Compito da svolgere:
Elenca tutte le azioni compiute dagli inquirenti e dalla Squadra mobile nella prima frase del brano sulla clinica non autorizzata.

È stata così acquisita dagli inquirenti la cartella clinica della donna e la Squadra mobile ha ascoltato persone informate sui fatti, e raccolto anche una ulteriori documenti “volti a chiarire l’esistenza della clinica non autorizzata e chi avesse materialmente eseguito l’intervento al cuoio capelluto”.

“Gli investigatori  – spiega la questura – sono quindi riusciti a ricostruire l’intera vicenda e le modalità con cui venivano eseguiti i trattamenti chirurgici non autorizzati presso lo studio medico in questione, nonché a individuare e identificare i soggetti coinvolti.
E’ emerso, inoltre, che le prestazioni sanitarie di trapianto dei capelli venivano pubblicizzate, anche tramite canali social, come semplici interventi estetici di rinfoltimento del cuoio capelluto, “ma di fatto – sostengono gli inquirenti -, consistevano in vere e proprie operazioni di microchirurgia, eseguite con strumenti medici e anestetici locali, da un’operatrice priva dei titoli e delle competenze necessarie, ma soprattutto senza l’assistenza di un professionista sanitario qualificato”.

Dati forniti:
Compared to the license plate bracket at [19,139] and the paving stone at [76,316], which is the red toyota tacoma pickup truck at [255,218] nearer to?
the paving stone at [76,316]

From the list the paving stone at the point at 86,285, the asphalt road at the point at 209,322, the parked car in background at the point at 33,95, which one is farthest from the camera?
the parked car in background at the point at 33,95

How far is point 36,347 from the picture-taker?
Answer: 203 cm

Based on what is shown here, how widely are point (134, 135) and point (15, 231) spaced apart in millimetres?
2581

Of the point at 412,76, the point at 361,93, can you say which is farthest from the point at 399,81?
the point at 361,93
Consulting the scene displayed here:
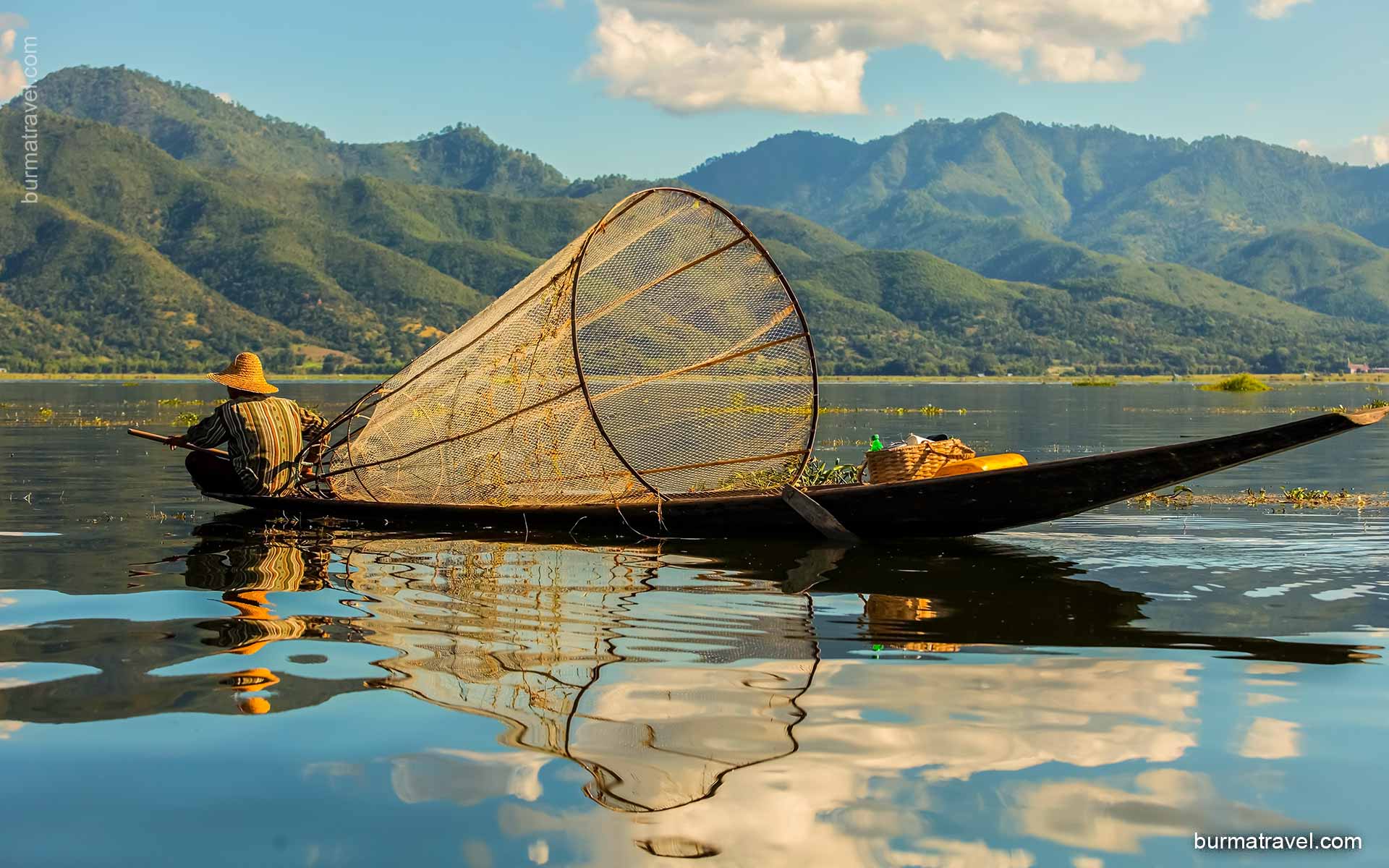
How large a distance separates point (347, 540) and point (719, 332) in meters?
5.73

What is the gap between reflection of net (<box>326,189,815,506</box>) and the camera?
13961 mm

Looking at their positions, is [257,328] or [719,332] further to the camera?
[257,328]

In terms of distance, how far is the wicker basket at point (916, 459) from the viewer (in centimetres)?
1299

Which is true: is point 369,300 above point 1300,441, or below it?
above

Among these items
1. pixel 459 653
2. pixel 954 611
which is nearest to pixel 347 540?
pixel 459 653

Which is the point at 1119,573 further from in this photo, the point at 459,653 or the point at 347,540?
the point at 347,540

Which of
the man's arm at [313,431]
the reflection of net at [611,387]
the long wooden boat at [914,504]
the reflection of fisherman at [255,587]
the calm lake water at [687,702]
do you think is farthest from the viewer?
the man's arm at [313,431]

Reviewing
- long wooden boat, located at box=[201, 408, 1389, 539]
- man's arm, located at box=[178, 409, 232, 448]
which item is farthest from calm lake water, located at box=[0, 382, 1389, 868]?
man's arm, located at box=[178, 409, 232, 448]

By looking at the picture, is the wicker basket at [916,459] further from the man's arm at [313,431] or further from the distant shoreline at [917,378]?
the distant shoreline at [917,378]

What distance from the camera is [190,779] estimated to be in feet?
19.1

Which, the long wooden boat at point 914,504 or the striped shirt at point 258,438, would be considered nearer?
the long wooden boat at point 914,504

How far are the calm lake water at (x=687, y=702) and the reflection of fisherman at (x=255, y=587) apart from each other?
0.05m

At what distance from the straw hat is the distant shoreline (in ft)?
339

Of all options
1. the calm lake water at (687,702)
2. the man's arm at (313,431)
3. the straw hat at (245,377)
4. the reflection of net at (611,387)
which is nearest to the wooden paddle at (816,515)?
the calm lake water at (687,702)
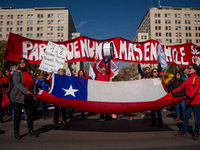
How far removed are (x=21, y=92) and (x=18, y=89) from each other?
11cm

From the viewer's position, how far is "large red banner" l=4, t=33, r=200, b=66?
25.3ft

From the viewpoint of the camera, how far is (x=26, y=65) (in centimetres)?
440

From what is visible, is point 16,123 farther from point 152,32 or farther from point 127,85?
point 152,32

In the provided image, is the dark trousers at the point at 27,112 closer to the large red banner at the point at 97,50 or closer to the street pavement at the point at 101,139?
the street pavement at the point at 101,139

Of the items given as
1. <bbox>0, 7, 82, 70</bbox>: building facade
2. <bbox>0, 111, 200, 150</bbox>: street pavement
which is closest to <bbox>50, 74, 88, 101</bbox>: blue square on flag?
<bbox>0, 111, 200, 150</bbox>: street pavement

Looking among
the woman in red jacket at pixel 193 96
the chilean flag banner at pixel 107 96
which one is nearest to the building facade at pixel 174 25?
the chilean flag banner at pixel 107 96

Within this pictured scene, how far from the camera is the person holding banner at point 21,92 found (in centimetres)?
404

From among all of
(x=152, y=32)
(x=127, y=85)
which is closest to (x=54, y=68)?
(x=127, y=85)

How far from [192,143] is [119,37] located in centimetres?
602

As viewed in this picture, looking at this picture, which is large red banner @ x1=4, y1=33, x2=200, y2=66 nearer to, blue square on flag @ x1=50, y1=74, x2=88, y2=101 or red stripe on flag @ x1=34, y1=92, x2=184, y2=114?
blue square on flag @ x1=50, y1=74, x2=88, y2=101

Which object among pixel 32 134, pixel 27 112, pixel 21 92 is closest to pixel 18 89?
pixel 21 92

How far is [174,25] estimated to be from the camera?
75.7 metres

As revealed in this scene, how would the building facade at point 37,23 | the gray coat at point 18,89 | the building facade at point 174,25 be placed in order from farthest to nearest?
the building facade at point 174,25 < the building facade at point 37,23 < the gray coat at point 18,89

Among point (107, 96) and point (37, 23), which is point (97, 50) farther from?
point (37, 23)
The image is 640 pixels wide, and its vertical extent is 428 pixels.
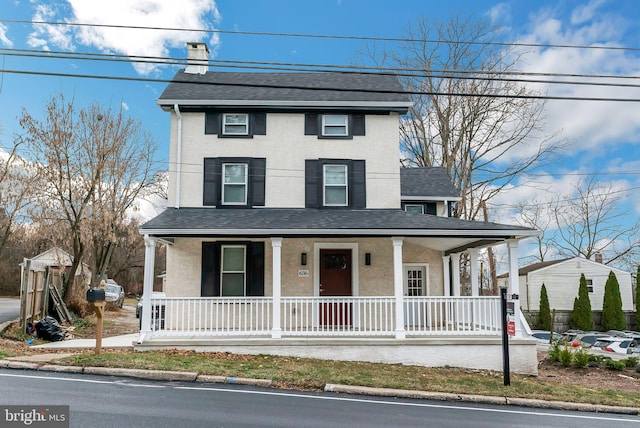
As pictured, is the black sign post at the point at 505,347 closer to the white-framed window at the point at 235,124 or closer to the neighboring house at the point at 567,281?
the white-framed window at the point at 235,124

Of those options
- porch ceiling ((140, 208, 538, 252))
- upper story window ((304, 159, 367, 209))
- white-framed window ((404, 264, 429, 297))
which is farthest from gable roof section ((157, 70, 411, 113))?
white-framed window ((404, 264, 429, 297))

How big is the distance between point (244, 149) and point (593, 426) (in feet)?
34.3

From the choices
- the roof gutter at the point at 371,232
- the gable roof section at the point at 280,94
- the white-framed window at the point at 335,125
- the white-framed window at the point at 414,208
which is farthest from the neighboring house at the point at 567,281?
the white-framed window at the point at 335,125

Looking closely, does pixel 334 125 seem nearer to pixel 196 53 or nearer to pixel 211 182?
pixel 211 182

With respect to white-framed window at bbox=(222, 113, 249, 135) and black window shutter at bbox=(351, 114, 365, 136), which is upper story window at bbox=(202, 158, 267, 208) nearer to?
white-framed window at bbox=(222, 113, 249, 135)

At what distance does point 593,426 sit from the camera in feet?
22.4

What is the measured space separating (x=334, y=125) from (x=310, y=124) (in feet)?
2.28

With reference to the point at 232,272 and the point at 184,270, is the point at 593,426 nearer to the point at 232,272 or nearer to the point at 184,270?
the point at 232,272

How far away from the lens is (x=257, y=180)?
547 inches

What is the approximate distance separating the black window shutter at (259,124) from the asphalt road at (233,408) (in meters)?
7.83

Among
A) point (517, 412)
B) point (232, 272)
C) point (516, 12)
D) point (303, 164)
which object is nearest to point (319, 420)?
point (517, 412)

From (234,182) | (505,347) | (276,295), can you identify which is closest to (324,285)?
(276,295)

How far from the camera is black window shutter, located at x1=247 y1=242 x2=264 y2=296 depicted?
1313cm

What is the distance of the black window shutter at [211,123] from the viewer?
1410cm
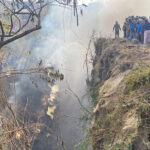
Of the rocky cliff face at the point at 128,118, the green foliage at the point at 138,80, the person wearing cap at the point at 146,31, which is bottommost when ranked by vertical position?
the rocky cliff face at the point at 128,118

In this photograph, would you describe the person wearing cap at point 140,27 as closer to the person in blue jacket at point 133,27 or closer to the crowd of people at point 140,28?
the crowd of people at point 140,28

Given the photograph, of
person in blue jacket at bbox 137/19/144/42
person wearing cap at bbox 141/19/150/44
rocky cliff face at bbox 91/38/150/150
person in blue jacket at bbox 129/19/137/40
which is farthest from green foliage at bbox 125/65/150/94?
person in blue jacket at bbox 129/19/137/40

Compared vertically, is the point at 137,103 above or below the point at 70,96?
above

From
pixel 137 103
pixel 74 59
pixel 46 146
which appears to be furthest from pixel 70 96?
pixel 137 103

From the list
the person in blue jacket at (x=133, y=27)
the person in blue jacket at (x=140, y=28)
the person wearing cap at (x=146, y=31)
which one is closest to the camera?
the person wearing cap at (x=146, y=31)

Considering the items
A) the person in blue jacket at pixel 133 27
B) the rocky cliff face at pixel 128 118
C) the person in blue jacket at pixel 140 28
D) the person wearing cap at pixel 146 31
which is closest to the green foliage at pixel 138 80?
the rocky cliff face at pixel 128 118

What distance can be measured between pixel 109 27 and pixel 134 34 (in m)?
16.1

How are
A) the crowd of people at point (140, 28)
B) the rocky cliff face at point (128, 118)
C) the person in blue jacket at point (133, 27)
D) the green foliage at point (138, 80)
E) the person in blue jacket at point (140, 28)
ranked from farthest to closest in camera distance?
1. the person in blue jacket at point (133, 27)
2. the person in blue jacket at point (140, 28)
3. the crowd of people at point (140, 28)
4. the green foliage at point (138, 80)
5. the rocky cliff face at point (128, 118)

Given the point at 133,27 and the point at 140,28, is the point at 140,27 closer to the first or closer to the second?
the point at 140,28

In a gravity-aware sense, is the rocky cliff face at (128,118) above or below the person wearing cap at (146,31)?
below

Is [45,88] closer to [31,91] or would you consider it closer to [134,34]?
[31,91]

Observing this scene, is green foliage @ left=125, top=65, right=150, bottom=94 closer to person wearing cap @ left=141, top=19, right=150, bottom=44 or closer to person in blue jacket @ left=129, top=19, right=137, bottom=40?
person wearing cap @ left=141, top=19, right=150, bottom=44

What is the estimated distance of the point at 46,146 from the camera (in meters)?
17.4

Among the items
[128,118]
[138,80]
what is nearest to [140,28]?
[138,80]
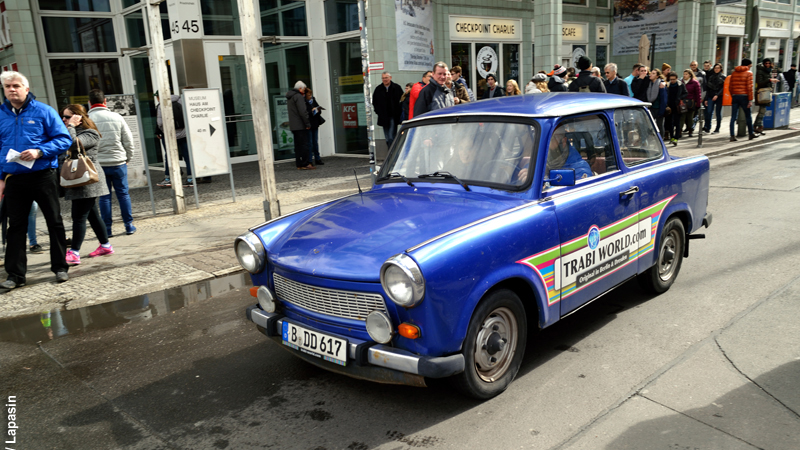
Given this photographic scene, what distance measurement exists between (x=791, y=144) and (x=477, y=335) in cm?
1479

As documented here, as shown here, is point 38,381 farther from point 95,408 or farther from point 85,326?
point 85,326

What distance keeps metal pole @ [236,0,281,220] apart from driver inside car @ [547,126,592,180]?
182 inches

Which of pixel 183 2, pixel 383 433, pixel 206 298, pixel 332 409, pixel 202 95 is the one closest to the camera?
pixel 383 433

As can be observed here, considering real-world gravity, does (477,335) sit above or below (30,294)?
above

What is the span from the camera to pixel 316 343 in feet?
11.3

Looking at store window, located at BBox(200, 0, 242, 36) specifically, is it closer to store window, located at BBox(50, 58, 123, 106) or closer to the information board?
store window, located at BBox(50, 58, 123, 106)

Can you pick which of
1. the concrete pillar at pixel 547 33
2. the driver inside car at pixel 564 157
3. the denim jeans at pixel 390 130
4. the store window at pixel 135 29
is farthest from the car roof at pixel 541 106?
the store window at pixel 135 29

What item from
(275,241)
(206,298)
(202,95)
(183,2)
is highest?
(183,2)

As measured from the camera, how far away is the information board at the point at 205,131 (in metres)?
9.48

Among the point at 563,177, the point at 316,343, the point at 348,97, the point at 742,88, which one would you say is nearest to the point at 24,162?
the point at 316,343

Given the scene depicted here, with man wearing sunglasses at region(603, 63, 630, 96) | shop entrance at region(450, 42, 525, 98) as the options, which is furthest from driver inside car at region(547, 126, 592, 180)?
shop entrance at region(450, 42, 525, 98)

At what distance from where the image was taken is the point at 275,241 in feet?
13.0

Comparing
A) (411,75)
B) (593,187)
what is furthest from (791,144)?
(593,187)

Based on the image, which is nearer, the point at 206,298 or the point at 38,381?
the point at 38,381
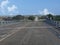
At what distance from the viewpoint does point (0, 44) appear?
16328mm

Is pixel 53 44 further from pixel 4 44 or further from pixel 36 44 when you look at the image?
pixel 4 44

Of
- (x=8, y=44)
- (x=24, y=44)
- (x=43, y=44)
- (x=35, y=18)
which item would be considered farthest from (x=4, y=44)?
(x=35, y=18)

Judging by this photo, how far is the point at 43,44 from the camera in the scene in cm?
1619

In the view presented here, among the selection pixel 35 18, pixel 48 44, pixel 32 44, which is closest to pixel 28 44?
pixel 32 44

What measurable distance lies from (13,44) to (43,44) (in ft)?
6.62

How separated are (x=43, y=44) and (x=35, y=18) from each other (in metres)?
182

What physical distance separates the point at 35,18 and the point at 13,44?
18159 cm

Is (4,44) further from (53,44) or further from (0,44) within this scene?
(53,44)

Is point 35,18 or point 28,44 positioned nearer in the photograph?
point 28,44

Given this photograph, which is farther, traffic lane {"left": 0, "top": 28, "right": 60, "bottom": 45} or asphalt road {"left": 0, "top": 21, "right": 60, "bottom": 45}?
asphalt road {"left": 0, "top": 21, "right": 60, "bottom": 45}

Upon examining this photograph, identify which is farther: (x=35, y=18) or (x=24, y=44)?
(x=35, y=18)

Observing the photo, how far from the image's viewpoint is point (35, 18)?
648 ft

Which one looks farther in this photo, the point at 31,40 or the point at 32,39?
the point at 32,39

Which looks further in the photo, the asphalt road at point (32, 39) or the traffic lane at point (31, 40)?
the asphalt road at point (32, 39)
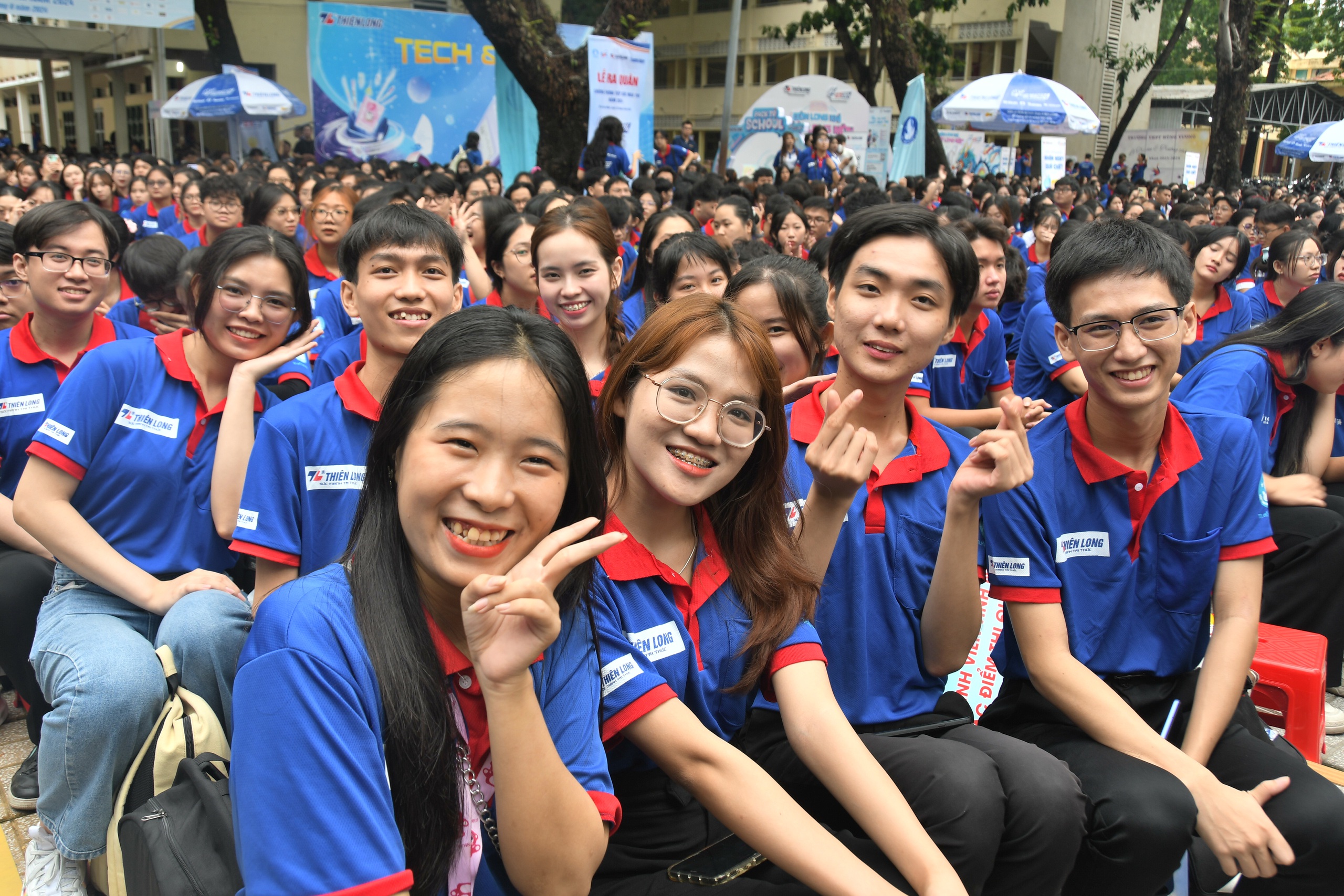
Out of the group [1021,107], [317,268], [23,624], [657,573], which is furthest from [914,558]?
[1021,107]

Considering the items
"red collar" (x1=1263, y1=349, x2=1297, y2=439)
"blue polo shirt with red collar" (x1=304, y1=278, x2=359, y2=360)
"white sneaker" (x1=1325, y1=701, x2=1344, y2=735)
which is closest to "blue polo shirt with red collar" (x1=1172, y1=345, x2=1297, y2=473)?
"red collar" (x1=1263, y1=349, x2=1297, y2=439)

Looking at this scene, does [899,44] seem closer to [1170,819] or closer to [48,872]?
[1170,819]

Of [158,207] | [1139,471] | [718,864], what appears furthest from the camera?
[158,207]

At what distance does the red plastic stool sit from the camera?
273cm

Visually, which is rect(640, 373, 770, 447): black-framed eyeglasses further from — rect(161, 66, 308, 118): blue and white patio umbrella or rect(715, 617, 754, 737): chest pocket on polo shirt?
rect(161, 66, 308, 118): blue and white patio umbrella

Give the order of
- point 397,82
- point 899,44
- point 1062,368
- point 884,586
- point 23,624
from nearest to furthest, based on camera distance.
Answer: point 884,586 < point 23,624 < point 1062,368 < point 397,82 < point 899,44

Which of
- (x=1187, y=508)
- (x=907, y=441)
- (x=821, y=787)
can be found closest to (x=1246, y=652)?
(x=1187, y=508)

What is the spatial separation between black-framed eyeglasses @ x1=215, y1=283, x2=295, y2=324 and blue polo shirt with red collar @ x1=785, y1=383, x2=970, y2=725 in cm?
151

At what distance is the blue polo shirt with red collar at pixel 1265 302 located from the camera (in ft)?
17.6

Risposta scritta:
- Acquisizione della cartella clinica della donna
- Ascolto di persone informate sui fatti
- Raccolta di ulteriori documenti volti a chiarire l'esistenza della clinica non autorizzata e chi avesse materialmente eseguito l'intervento al cuoio capelluto